> What the exercise asks: Quote the data below word for word, starting at the line that contains "What is the extent" and continuing through the last line of the data.

> Input material:
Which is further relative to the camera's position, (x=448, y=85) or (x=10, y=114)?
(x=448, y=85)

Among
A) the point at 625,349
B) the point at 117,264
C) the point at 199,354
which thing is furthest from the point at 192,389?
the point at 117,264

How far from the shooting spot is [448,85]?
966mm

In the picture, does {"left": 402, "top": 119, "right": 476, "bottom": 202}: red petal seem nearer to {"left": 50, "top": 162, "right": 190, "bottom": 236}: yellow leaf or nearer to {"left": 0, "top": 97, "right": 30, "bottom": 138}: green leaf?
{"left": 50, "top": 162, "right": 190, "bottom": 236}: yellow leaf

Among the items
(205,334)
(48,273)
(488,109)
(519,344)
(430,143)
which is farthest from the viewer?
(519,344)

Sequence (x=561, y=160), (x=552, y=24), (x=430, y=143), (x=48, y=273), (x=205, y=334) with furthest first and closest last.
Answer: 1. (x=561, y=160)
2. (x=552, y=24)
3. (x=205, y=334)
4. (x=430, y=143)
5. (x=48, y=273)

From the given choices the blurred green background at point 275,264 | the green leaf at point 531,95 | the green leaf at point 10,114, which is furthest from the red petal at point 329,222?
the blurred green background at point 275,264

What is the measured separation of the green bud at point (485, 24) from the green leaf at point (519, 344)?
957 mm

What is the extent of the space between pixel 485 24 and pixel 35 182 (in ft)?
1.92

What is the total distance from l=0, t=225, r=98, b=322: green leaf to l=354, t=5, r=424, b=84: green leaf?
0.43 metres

> Finished exercise:
What is the extent of the space between pixel 485 24 and pixel 35 182 (in ft)?
1.92

What is the total distance from l=0, t=225, r=98, b=322: green leaf to l=354, t=5, r=424, b=84: green leaf?
0.43 metres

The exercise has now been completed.